Segment Start: Records

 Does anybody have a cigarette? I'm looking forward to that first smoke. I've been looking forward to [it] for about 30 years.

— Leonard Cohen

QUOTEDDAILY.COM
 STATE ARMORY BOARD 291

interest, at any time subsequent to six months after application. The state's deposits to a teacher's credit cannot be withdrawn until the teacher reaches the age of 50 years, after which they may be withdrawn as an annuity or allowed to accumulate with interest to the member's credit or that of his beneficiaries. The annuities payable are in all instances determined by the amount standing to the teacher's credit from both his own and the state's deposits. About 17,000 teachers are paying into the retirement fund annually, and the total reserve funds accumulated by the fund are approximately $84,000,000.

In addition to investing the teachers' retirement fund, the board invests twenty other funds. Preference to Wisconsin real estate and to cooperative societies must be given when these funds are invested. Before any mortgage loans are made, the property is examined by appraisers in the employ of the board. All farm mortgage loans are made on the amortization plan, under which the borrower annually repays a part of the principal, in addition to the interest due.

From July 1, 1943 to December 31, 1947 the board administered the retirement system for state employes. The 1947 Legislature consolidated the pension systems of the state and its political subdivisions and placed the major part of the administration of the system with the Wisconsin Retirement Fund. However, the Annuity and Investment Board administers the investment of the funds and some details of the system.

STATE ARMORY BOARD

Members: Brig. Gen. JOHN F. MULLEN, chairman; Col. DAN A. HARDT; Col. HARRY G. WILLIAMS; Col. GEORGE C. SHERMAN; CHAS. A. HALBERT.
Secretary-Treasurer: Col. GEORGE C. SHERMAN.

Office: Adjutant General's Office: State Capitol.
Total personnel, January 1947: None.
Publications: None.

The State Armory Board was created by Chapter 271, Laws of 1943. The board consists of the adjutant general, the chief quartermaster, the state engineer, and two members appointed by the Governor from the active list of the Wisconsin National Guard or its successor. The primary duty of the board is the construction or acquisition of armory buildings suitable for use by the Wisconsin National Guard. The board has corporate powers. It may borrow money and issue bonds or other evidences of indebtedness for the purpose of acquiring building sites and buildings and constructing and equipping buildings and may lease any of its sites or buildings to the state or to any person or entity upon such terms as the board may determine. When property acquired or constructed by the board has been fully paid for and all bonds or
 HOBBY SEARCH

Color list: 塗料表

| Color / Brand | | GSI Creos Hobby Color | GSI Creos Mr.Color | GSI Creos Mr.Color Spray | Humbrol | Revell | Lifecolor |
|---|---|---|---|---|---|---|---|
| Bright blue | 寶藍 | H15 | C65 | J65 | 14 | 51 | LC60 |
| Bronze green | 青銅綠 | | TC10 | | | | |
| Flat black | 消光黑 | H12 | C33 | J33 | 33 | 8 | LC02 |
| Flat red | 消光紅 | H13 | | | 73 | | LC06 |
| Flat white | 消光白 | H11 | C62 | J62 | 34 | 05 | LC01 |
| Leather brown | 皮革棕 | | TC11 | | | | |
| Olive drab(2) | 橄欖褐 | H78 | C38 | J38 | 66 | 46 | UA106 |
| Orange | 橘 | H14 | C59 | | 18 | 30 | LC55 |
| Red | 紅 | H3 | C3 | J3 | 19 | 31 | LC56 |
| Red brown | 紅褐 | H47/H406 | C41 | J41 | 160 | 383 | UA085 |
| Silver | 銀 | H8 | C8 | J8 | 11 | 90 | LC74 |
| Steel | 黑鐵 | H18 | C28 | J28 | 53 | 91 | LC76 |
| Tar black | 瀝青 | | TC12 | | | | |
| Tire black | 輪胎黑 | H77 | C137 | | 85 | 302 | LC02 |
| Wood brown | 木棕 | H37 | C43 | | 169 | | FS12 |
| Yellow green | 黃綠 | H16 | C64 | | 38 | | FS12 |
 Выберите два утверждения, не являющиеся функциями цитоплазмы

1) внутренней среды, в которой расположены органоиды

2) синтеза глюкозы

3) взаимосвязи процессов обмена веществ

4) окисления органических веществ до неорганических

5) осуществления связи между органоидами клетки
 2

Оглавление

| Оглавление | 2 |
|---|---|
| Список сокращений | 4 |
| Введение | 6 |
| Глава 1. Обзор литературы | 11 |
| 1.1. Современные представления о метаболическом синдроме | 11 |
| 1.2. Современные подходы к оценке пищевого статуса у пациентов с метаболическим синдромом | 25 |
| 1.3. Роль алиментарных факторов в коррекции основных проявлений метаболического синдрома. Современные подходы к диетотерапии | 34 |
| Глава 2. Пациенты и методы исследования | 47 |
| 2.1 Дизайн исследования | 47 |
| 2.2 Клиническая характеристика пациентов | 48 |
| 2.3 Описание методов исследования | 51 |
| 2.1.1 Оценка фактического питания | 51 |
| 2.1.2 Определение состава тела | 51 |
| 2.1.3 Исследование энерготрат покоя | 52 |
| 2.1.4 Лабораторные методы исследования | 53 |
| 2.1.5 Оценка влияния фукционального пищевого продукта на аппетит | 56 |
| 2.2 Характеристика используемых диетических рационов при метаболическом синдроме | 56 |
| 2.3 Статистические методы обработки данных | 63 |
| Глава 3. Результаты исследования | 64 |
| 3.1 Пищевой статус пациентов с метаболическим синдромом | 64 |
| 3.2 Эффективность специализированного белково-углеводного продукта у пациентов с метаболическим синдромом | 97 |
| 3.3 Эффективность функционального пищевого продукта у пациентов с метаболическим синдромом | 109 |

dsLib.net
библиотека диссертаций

Segment End: Records

• Directions for this task:
Restate the records above exactly.

• Solution to this task:
 Does anybody have a cigarette? I'm looking forward to that first smoke. I've been looking forward to [it] for about 30 years.

— Leonard Cohen

QUOTEDDAILY.COM
 STATE ARMORY BOARD 291

interest, at any time subsequent to six months after application. The state's deposits to a teacher's credit cannot be withdrawn until the teacher reaches the age of 50 years, after which they may be withdrawn as an annuity or allowed to accumulate with interest to the member's credit or that of his beneficiaries. The annuities payable are in all instances determined by the amount standing to the teacher's credit from both his own and the state's deposits. About 17,000 teachers are paying into the retirement fund annually, and the total reserve funds accumulated by the fund are approximately $84,000,000.

In addition to investing the teachers' retirement fund, the board invests twenty other funds. Preference to Wisconsin real estate and to cooperative societies must be given when these funds are invested. Before any mortgage loans are made, the property is examined by appraisers in the employ of the board. All farm mortgage loans are made on the amortization plan, under which the borrower annually repays a part of the principal, in addition to the interest due.

From July 1, 1943 to December 31, 1947 the board administered the retirement system for state employes. The 1947 Legislature consolidated the pension systems of the state and its political subdivisions and placed the major part of the administration of the system with the Wisconsin Retirement Fund. However, the Annuity and Investment Board administers the investment of the funds and some details of the system.

STATE ARMORY BOARD

Members: Brig. Gen. JOHN F. MULLEN, chairman; Col. DAN A. HARDT; Col. HARRY G. WILLIAMS; Col. GEORGE C. SHERMAN; CHAS. A. HALBERT.
Secretary-Treasurer: Col. GEORGE C. SHERMAN.

Office: Adjutant General's Office: State Capitol.
Total personnel, January 1947: None.
Publications: None.

The State Armory Board was created by Chapter 271, Laws of 1943. The board consists of the adjutant general, the chief quartermaster, the state engineer, and two members appointed by the Governor from the active list of the Wisconsin National Guard or its successor. The primary duty of the board is the construction or acquisition of armory buildings suitable for use by the Wisconsin National Guard. The board has corporate powers. It may borrow money and issue bonds or other evidences of indebtedness for the purpose of acquiring building sites and buildings and constructing and equipping buildings and may lease any of its sites or buildings to the state or to any person or entity upon such terms as the board may determine. When property acquired or constructed by the board has been fully paid for and all bonds or
 HOBBY SEARCH

Color list: 塗料表

| Color / Brand | | GSI Creos Hobby Color | GSI Creos Mr.Color | GSI Creos Mr.Color Spray | Humbrol | Revell | Lifecolor |
|---|---|---|---|---|---|---|---|
| Bright blue | 寶藍 | H15 | C65 | J65 | 14 | 51 | LC60 |
| Bronze green | 青銅綠 | | TC10 | | | | |
| Flat black | 消光黑 | H12 | C33 | J33 | 33 | 8 | LC02 |
| Flat red | 消光紅 | H13 | | | 73 | | LC06 |
| Flat white | 消光白 | H11 | C62 | J62 | 34 | 05 | LC01 |
| Leather brown | 皮革棕 | | TC11 | | | | |
| Olive drab(2) | 橄欖褐 | H78 | C38 | J38 | 66 | 46 | UA106 |
| Orange | 橘 | H14 | C59 | | 18 | 30 | LC55 |
| Red | 紅 | H3 | C3 | J3 | 19 | 31 | LC56 |
| Red brown | 紅褐 | H47/H406 | C41 | J41 | 160 | 383 | UA085 |
| Silver | 銀 | H8 | C8 | J8 | 11 | 90 | LC74 |
| Steel | 黑鐵 | H18 | C28 | J28 | 53 | 91 | LC76 |
| Tar black | 瀝青 | | TC12 | | | | |
| Tire black | 輪胎黑 | H77 | C137 | | 85 | 302 | LC02 |
| Wood brown | 木棕 | H37 | C43 | | 169 | | FS12 |
| Yellow green | 黃綠 | H16 | C64 | | 38 | | FS12 |
 Выберите два утверждения, не являющиеся функциями цитоплазмы

1) внутренней среды, в которой расположены органоиды

2) синтеза глюкозы

3) взаимосвязи процессов обмена веществ

4) окисления органических веществ до неорганических

5) осуществления связи между органоидами клетки
 2

Оглавление

| Оглавление | 2 |
|---|---|
| Список сокращений | 4 |
| Введение | 6 |
| Глава 1. Обзор литературы | 11 |
| 1.1. Современные представления о метаболическом синдроме | 11 |
| 1.2. Современные подходы к оценке пищевого статуса у пациентов с метаболическим синдромом | 25 |
| 1.3. Роль алиментарных факторов в коррекции основных проявлений метаболического синдрома. Современные подходы к диетотерапии | 34 |
| Глава 2. Пациенты и методы исследования | 47 |
| 2.1 Дизайн исследования | 47 |
| 2.2 Клиническая характеристика пациентов | 48 |
| 2.3 Описание методов исследования | 51 |
| 2.1.1 Оценка фактического питания | 51 |
| 2.1.2 Определение состава тела | 51 |
| 2.1.3 Исследование энерготрат покоя | 52 |
| 2.1.4 Лабораторные методы исследования | 53 |
| 2.1.5 Оценка влияния фукционального пищевого продукта на аппетит | 56 |
| 2.2 Характеристика используемых диетических рационов при метаболическом синдроме | 56 |
| 2.3 Статистические методы обработки данных | 63 |
| Глава 3. Результаты исследования | 64 |
| 3.1 Пищевой статус пациентов с метаболическим синдромом | 64 |
| 3.2 Эффективность специализированного белково-углеводного продукта у пациентов с метаболическим синдромом | 97 |
| 3.3 Эффективность функционального пищевого продукта у пациентов с метаболическим синдромом | 109 |

dsLib.net
библиотека диссертаций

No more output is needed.